NOTES TO INTERIM CONDENSED CONSOLIDATED FINANCIAL STATEMENTS
(Unaudited, in millions, except per share amounts or otherwise stated)
Note 1. Corporate Information
Company Operations
GLOBALFOUNDRIES Inc. (“GlobalFoundries”) is an exempted company with limited liability incorporated under the laws of the Cayman Islands. The address of GlobalFoundries’ registered office is P.O. Box 309, Ugland House, Grand Cayman, KY1-1104 Cayman Islands.
GlobalFoundries and its subsidiaries (together referred to as the “Company”, “GlobalFoundries”, “GF”, “we”, or “us”) is one of the world’s leading semiconductor foundries and offers a full range of mainstream wafer fabrication services and technologies. The Company manufactures a broad range of semiconductor devices, including microprocessors, mobile application processors, baseband processors, network processors, radio frequency modems, microcontrollers and power management units.

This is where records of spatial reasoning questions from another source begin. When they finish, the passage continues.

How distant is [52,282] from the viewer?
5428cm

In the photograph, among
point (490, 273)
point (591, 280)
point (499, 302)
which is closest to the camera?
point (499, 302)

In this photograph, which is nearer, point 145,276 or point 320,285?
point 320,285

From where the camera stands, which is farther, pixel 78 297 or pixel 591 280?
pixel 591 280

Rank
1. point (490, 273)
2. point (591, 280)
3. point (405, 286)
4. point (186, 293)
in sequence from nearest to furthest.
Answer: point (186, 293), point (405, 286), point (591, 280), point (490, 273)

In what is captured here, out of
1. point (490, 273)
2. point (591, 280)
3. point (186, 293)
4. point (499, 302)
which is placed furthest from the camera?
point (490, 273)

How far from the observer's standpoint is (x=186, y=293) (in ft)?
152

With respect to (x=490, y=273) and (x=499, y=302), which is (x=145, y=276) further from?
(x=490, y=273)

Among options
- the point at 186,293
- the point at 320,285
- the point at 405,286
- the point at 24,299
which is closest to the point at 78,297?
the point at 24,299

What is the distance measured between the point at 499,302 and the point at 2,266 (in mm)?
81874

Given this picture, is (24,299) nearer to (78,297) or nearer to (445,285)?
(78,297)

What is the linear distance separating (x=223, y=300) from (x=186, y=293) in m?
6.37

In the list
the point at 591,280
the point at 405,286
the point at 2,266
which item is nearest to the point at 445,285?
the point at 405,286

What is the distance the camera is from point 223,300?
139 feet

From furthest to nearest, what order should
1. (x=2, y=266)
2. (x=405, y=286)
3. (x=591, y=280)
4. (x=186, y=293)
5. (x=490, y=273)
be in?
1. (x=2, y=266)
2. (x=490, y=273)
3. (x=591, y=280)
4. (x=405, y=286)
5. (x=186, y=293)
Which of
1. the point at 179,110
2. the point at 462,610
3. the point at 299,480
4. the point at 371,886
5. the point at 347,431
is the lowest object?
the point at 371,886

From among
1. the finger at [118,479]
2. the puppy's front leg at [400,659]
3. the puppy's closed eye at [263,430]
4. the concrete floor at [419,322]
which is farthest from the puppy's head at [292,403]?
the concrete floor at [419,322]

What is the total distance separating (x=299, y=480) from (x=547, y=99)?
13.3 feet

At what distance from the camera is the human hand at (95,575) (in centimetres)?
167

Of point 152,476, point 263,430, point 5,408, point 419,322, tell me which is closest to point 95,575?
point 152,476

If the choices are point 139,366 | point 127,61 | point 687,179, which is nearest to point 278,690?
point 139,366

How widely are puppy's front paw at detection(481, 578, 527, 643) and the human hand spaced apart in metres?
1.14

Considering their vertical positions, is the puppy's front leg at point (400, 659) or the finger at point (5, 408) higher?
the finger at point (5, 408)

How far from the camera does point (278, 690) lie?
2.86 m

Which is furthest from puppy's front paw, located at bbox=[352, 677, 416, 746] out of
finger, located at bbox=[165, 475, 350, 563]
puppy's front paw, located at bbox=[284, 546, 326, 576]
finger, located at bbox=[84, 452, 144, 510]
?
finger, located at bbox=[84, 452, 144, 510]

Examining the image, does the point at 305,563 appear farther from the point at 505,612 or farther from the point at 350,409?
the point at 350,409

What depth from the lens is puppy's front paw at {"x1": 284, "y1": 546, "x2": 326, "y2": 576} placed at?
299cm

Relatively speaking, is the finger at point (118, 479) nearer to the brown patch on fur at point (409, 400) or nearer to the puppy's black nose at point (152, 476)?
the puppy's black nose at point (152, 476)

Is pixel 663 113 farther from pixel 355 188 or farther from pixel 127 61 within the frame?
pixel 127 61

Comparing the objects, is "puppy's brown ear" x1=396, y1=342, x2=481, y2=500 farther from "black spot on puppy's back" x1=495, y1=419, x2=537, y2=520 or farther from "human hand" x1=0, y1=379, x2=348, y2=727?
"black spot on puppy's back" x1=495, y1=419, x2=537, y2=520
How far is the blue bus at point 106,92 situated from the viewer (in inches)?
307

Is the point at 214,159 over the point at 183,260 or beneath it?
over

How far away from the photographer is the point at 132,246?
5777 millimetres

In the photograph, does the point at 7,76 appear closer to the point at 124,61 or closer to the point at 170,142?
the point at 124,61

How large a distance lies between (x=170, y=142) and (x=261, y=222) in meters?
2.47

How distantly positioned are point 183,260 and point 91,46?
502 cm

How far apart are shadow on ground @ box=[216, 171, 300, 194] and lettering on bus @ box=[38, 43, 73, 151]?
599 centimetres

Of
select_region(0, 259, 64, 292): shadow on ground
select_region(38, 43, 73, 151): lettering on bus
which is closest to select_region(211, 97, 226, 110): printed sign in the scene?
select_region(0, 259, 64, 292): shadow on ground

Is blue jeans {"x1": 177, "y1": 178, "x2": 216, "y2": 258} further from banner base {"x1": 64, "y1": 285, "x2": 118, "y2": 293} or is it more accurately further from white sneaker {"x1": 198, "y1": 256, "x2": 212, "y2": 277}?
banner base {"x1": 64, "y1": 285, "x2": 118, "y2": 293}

Note 2. Basis of Presentation, Summary of Material Accounting Policies and Critical Judgements, Estimates and Assumptions
Statement of Compliance — The interim condensed consolidated financial statements ("interim financial statements") have been prepared in accordance with International Accounting Standards ("IAS") 34, Interim Financial Reporting ("IAS 34"), as issued by the International Accounting Standards Board ("IASB"). Certain information and footnote disclosures normally included in the annual audited consolidated financial statements prepared in accordance with International Financial Reporting Standards (“IFRS”) Accounting Standards, as issued by the IASB, have been omitted or condensed. These interim financial statements should be read in conjunction with the consolidated financial statements and notes thereto included in GlobalFoundries' Annual Report on Form 20-F for the year ended December 31, 2024. The interim financial statements have been prepared on a basis consistent with the accounting policies disclosed in the December 31, 2024 audited consolidated financial statements.
The interim financial statements are unaudited and reflect adjustments (consisting of normal recurring adjustments) that are, in the opinion of management, necessary to provide a fair statement of results for the interim periods in accordance with IAS 34 as issued by the IASB.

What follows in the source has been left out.